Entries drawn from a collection
---------------

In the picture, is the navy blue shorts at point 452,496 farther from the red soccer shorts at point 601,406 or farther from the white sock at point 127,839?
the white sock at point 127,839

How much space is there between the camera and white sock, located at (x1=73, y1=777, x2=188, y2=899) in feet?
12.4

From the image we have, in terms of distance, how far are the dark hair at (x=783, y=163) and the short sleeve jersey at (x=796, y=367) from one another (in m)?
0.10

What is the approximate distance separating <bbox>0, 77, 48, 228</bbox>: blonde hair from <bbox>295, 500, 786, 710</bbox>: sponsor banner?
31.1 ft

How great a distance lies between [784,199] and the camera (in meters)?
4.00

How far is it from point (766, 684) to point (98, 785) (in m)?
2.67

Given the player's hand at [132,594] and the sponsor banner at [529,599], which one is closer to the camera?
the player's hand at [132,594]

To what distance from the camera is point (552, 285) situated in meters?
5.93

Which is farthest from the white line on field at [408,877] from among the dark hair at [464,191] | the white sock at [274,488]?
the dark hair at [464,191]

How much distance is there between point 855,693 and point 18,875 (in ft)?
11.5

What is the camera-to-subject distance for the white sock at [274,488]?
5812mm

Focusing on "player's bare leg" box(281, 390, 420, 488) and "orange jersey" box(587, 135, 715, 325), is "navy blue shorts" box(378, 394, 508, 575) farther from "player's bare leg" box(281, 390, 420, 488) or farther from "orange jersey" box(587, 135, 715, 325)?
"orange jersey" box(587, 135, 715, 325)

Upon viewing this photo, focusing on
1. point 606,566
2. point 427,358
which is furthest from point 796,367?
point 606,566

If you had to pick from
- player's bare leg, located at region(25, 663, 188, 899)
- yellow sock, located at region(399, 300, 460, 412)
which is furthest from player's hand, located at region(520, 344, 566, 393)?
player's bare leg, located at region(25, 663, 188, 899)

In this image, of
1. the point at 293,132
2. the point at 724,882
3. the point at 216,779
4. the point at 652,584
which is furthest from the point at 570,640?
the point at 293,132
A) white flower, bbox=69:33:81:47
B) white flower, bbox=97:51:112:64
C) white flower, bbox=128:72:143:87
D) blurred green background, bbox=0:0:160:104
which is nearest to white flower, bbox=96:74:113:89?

---------------

- **Given problem**
Please repeat the whole listing above word for word, keeping every line as it appears.

- **Answer in full**
In the picture, is the navy blue shorts at point 452,496 farther from the red soccer shorts at point 601,406 or farther from the white sock at point 127,839?
the white sock at point 127,839

How much space is there between the camera and white sock, located at (x1=73, y1=777, x2=188, y2=899) in feet?
12.4

From the image we have, in terms of distance, how far are the dark hair at (x=783, y=163) and the short sleeve jersey at (x=796, y=367) from one another (in m)?
0.10

What is the approximate distance separating <bbox>0, 77, 48, 228</bbox>: blonde hair from <bbox>295, 500, 786, 710</bbox>: sponsor banner?
31.1 ft

How great a distance lies between [784,199] and the camera (in meters)?
4.00

How far is it from point (766, 684) to point (98, 785) (in m)?
2.67

Given the player's hand at [132,594] and the sponsor banner at [529,599], which one is closer to the camera?
the player's hand at [132,594]

To what distance from the camera is point (552, 285) situated in meters?
5.93

Which is farthest from the white line on field at [408,877] from among the dark hair at [464,191] | the white sock at [274,488]?
the dark hair at [464,191]

How much distance is there between point 855,693 and point 18,875 (in ft)?
11.5

What is the camera-to-subject distance for the white sock at [274,488]?
5812mm

Focusing on "player's bare leg" box(281, 390, 420, 488) and "orange jersey" box(587, 135, 715, 325), is "navy blue shorts" box(378, 394, 508, 575) farther from "player's bare leg" box(281, 390, 420, 488) or farther from "orange jersey" box(587, 135, 715, 325)?
"orange jersey" box(587, 135, 715, 325)

Upon viewing this photo, focusing on
1. point 606,566
2. point 427,358
which is furthest from point 796,367?
point 606,566

If you had to pick from
- player's bare leg, located at region(25, 663, 188, 899)
- yellow sock, located at region(399, 300, 460, 412)
which is furthest from player's hand, located at region(520, 344, 566, 393)?
player's bare leg, located at region(25, 663, 188, 899)

In this image, of
1. the point at 293,132
2. the point at 724,882
3. the point at 216,779
4. the point at 652,584
which is furthest from the point at 570,640?
the point at 293,132
A) white flower, bbox=69:33:81:47
B) white flower, bbox=97:51:112:64
C) white flower, bbox=128:72:143:87
D) blurred green background, bbox=0:0:160:104
which is nearest to white flower, bbox=96:74:113:89?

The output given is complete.